Life cycle of a norm

1. Emergence: Norm “entrepreneurs” call attention to a problem, try to change a behavior, establish some basic, first-iteration standards, and they call these ‘best practices’ that everyone should adopt

2. CascadingThe norms become broadly accepted, and a critical mass of actors accepts the norm, past an adoption tipping point, as it goes from ‘best’ practice to ‘common’ practice. Legal instruments might be needed to get here, but major actors should be in on it.

3. InternalizationThe norm is taken for granted, it’s just an expectation now, and is routinely followed even without policing

Norms also eventually die out, through competing norms overtaking it, or forces that encourage the norm becoming weaker than the disincentives. A major challenge for any norm is that it may become easier to flout and destroy norms rather than adhere to them, and actors could make competing norms that work for them, but are counter to established norms, laws, or community interests. For norms that encourage practices that turned out to be unhelpful, this can be a good thing.

Takeaways

This is a bag full of tools for your conceptual toolbox and again, we hope you use them for good. The frameworks above are lenses through which you can analyze potential structural incentives among actors.  
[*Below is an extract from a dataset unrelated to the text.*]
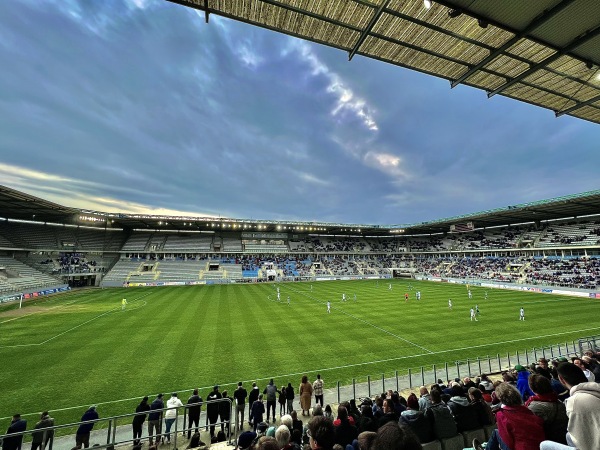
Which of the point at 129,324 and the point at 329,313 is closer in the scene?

Goods Matrixes, Rights Bundles, and principles like Subsidiarity can help frame our norm design thinking. Norms can allow Prototyping of these values and their implementations, which enables building learning loops, strong institutions - and good policymaking. 

In the near future, Open Lunar will be publishing a more detailed piece on why now is the time to be developing cohesive, sensible norms for space policy in particular. Developing norms for the space economy can incentivize and accelerate action, provide concrete examples to inform policymakers into the future, enable exploration of precedents and intentionality, and create knowledge for use on Earth.